Virginia Gentleman: What was Truman’s reason for firing MacArthur?

John Taylor: “Truman hated The General on a personal level. Called him a prima donna, a brass hat and a son-of-a-bitch. MacArthur had no respect for Truman as he felt Truman was unfit and beneath him. Truman had no college degree and was a country bumpkin. The General technically violated the Constitution by denouncing Truman policies vis-à-vis China. The constitution says the military is under civilian rule and the President is the Commander-in-chief. MacArthur wanted to bomb the Chinese sanctuaries along the Yalu river. "No substitute for victory"was his mantra. Truman and the JCS (Joint Chiefs of Staff) felt MacArthur would start WWIII--which was pure nonsense. The JCS also hated the General.”

Virginia Gentleman: The Japanese people seem today like a peace loving people, yet committed incredible atrocities during World War II. What are some of the reasons for the rise of militarism in Japan in the 20’s?

John Taylor: "The Spirit Of Bushido"--history of the warrior code--The Samurai!
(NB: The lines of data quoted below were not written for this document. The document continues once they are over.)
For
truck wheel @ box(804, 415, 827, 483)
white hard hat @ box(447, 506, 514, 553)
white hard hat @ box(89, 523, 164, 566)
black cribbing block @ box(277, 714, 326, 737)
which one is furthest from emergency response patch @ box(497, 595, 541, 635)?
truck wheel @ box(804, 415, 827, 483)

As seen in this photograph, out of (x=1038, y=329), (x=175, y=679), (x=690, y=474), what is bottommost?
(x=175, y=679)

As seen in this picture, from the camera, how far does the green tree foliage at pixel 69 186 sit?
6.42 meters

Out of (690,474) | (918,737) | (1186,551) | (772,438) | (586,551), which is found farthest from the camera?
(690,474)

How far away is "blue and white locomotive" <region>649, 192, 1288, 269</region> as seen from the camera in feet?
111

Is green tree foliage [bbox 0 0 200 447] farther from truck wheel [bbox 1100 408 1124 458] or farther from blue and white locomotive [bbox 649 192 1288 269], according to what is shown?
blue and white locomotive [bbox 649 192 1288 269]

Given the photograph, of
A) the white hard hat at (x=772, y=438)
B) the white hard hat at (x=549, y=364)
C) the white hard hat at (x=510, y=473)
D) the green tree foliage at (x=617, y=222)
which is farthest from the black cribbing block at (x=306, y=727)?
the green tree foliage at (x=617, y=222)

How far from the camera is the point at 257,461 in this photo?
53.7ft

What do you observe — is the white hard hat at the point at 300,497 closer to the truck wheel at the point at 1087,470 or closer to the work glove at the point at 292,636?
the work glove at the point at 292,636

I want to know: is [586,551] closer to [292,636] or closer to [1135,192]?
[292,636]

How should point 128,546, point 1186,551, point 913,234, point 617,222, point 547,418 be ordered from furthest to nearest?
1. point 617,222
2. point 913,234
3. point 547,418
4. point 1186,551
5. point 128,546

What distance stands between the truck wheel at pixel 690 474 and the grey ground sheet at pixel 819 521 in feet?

Japan ruled for centuries by
the Tokugawa Shoguns. During WWII, General Hideki Tojo ran the show--not The Emperor. But Hirohito gave imperial sanction to the war crimes--i.e., beheading American flyboys. The Japanese are used to regimentation. I.e., group rule and structure of the society.”

Virginia Gentleman: At the end of your book you say that people tend to become more understanding and forgiving, as they grow older. What are some good historical examples of that?

John Taylor: “Former President George H.W. Bush was present at the funeral of the Emperor in 1989. Bush attended the December 7, 1991 Pearl Harbor memorial with Japanese and American vets in the audience. He said: "I hold no rancor in my heart for my former enemy." Remember this: Bush was shot down by a Japanese zero during WWII.”

Virginia Gentleman: What do the Japanese think of Douglas MacArthur today?

John Taylor:
“Very good query. I hear nothing on Japanese public TV (NHK) or from the American press as talking points on TV and radio vis-à-vis MacArthur's framing of modern Japan. This energizes short sidedness, was (and is) a big time motivation for my story. I want the world in general and America and Japan in particular to recognize what the General did for this geopolitical friend in Asia!”